Please render the material below as a JSON list of strings, one string per line with blank lines omitted, from the line containing "Given this scene, is" up to and including the line containing "3125 inches".

※ ※ ※

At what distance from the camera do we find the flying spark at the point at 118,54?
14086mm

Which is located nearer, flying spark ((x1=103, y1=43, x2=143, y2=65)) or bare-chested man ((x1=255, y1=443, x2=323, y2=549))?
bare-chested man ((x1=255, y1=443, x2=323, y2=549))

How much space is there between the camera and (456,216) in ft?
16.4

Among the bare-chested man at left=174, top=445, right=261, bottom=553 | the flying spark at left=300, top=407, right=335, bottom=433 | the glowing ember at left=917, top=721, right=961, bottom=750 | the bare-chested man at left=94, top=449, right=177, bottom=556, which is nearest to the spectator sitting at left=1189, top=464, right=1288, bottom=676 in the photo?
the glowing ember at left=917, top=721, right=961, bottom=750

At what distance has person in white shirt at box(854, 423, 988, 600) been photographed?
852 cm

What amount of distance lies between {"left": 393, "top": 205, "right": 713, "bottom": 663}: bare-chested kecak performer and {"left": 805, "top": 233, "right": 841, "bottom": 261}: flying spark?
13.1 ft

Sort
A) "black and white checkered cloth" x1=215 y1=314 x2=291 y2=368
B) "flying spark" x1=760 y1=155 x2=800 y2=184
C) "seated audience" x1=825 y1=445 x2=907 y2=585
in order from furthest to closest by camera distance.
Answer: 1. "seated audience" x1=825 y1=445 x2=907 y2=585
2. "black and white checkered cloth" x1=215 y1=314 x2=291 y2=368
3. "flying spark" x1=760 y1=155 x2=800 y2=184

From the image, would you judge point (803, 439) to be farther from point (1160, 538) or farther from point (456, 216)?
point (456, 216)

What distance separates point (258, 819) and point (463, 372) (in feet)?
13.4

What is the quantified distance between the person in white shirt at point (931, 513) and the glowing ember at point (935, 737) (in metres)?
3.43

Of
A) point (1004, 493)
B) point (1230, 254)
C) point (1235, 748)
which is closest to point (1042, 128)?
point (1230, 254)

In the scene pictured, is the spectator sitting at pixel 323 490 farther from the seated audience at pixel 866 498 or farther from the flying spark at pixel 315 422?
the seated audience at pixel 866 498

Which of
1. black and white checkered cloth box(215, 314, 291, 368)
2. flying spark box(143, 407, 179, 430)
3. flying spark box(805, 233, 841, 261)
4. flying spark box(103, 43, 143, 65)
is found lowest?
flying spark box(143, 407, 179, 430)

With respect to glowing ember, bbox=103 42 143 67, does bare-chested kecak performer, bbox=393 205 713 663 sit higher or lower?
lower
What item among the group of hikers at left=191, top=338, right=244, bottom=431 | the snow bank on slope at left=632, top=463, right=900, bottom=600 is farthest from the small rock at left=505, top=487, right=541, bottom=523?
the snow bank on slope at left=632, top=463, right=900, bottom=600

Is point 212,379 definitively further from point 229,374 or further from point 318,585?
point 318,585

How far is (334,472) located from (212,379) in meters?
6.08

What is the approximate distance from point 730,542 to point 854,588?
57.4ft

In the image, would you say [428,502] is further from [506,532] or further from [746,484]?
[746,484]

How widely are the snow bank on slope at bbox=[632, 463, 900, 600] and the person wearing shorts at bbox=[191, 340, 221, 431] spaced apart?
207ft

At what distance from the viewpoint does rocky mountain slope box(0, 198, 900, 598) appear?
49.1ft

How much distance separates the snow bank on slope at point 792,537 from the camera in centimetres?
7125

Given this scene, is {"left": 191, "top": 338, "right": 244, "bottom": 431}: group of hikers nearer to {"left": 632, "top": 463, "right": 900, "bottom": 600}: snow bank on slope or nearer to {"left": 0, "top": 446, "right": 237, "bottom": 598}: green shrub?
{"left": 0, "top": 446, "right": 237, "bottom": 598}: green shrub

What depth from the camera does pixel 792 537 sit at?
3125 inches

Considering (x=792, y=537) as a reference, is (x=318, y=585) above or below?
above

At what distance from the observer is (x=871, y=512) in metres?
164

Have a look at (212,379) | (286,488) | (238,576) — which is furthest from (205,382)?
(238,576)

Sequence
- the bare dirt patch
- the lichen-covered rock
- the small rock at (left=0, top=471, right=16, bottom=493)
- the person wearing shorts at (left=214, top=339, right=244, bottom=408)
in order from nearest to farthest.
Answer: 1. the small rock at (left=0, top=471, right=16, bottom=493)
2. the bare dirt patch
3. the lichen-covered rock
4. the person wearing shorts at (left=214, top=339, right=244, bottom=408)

※ ※ ※

### Answer to this task
[
  "Given this scene, is {\"left\": 191, \"top\": 338, \"right\": 244, \"bottom\": 431}: group of hikers nearer to {\"left\": 632, \"top\": 463, \"right\": 900, \"bottom\": 600}: snow bank on slope or nearer to {\"left\": 0, \"top\": 446, \"right\": 237, \"bottom\": 598}: green shrub?",
  "{\"left\": 0, \"top\": 446, \"right\": 237, \"bottom\": 598}: green shrub",
  "What depth from the camera does pixel 792 537 sit at?",
  "3125 inches"
]